══ TEXT SHOWN

In the seventh grade we were given an aptitude test. The questions measured our desire undertake certain tasks as well as our ability to carry them out. When the results were processed and returned there were two things I was best suited for:
I’ve never been able to remember in which order these were listed, but I do recall their scores were rather close together. I remember thinking how divided these paths were. Apparently I was equally suited to run a soup kitchen or write a novel, though it didn’t seem to me I’d be able to pursue both. We were only allowed one elective a year.
In the end it was the artistic expression that won out. After a couple of false starts, I’ve spent the last twelve, maybe thirteen years trying to make a sustainable acting career. Some years are more successful than others.
I’ve always had an itch to do something more important.
A few years ago my Lady Love suggested I try a gig that several fellow Chicago actors have been doing for extra cash: working as a standardized patient. Most medical universities have such a program whereby their students can practice their communication, physical exam, and diagnostic skills on a real live human being. It helps them to work on a stranger, who is an average layperson, instead of a colleague or instructor.
There’s an area of the school designed to look like a clinic. Examination rooms line a carpeted hallway. In each room there’s a standard set of basic equipment: blood pressure cuff; wall-mounted thermometer; That Thing they use to shine a light into your nose, your ears, your eyes. A glass jar full of tongue depressors. A reflex hammer.
I’ll sit on a narrow exam table, in a thin gown, waiting for a student to knock and enter the room. My street clothes hang on a set of hooks by the door. Based on the questions they ask I give them a series of answers (carefully scripted by their educators) based around a chief complaint. Shortness of breath, ankle pain, persistent cough, “it hurts when I do this.” If they ask the right questions, they get the answers which lead them to conduct the tests which lead them to the correct diagnosis.

════

▸ ASSIGNED TASK: Write the next part of the personal essay about working as a standardized patient, picking up right after its final sentence.

══ INPUT DATA

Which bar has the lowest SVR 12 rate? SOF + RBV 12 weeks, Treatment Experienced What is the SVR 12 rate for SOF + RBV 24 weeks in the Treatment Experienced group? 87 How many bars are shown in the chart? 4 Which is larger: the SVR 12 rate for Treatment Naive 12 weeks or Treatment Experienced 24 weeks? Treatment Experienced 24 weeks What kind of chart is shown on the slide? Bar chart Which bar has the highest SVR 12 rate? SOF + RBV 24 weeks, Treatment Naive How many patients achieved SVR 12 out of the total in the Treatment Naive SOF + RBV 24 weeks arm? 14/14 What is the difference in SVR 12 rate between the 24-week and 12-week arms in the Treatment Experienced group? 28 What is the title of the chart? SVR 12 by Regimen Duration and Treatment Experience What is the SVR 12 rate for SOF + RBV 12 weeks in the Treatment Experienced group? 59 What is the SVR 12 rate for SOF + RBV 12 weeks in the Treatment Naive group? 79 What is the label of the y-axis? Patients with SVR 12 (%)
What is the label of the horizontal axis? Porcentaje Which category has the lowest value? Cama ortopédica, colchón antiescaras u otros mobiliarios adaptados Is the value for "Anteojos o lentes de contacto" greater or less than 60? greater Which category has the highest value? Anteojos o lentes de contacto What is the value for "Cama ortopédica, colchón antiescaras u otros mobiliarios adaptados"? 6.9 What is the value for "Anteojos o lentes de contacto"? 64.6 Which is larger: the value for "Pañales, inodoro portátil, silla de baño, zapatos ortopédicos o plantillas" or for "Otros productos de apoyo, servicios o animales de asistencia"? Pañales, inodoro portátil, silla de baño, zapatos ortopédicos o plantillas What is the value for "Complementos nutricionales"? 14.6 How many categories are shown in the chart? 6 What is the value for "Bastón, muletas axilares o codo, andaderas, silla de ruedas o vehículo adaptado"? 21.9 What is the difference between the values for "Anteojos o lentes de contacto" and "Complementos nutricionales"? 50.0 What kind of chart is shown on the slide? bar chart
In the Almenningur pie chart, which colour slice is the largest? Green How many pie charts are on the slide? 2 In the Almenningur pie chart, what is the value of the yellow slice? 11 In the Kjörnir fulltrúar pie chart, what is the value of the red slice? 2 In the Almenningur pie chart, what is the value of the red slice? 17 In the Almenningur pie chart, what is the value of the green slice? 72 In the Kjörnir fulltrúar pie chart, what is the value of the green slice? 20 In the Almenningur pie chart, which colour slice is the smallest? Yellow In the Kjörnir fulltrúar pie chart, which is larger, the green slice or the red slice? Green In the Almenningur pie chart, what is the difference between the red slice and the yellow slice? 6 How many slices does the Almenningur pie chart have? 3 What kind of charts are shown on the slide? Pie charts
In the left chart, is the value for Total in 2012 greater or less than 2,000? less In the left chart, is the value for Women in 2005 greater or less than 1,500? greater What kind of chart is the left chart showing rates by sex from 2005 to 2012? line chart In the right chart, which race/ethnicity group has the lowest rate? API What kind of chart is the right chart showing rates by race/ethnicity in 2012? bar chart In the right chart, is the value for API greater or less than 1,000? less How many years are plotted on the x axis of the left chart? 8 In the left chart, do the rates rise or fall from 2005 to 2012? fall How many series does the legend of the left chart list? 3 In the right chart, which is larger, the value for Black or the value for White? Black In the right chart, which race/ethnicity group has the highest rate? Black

════

▸ RESULT OF THIS EXERCISE:
A typical exam gives the students five patients to examine. After their first, third, and fifth encounters, we drop the patient persona and give them feedback on their communication skills. Essentially we’re coaching them on their bedside manner through a combination of objective criteria (as defined by the school) and subjective (as defined by We the Standardized Patients).
I’m very fortunate to have rarely had a need to see a doctor. Most of my experience has been vicarious as I’ve shown up to provide emotional support for someone I care about. For each and every person I know who voiced a complaint about going to the doctor, it’s always been on the same topic: the way they were personally treated by the staff. They felt belittled, judged. They felt like no one cared. They didn’t want to go back no matter how sick they felt or how much pain they were in.
These are the memories I carry with me during the communication feedback sessions. Nearly every student I speak with expresses a desire to make a personal, human connection with their patient. Many of them get stuck on how to do that while simultaneously trying to determine cause of their complaint and how to treat it.
Unless there’s a more pressing issue to discuss I always stress the same two elements to every student. I’ve said it so many times now that it’s become a script:
The very nature of the fact that a patient is sitting in your office means that something has gone wrong in their day. They’re uncomfortable, they’re in pain, they’re probably scared to some degree. This room is not where I want to spend my day. This gown is not how I like to dress when I meet somebody for the first time. It’s an incredibly vulnerable position for your patient to be in. Especially compared to you – you’re at your job, you’re in your element, you’re dressed professionally. The key in making a human connection is to recognize that vulnerability, then bridge the gap with an empathetic connection. Tell them, “I’m sorry you’re feeling this way. We’re going to do our best to find out what’s wrong, and get it taken care of, and get you back to your day.” If you make that the foundation of all your communication, it creates a partnership, fosters a trusting environment for your patient to tell you the things you need to know to make your diagnosis and find the best treatment plan.
I never did become a professional caretaker, and I probably never will . . . but I can help other people do it. Like Sam said to Frodo, “I can't carry it for you, but I can carry you.”
And I can use my acting skills to do it, and that’s gratifying.
And I can earn a paycheck doing it, and that’s satisfying.
And lots of people get to see my back tattoos. They get extra credit for telling me how cool they are.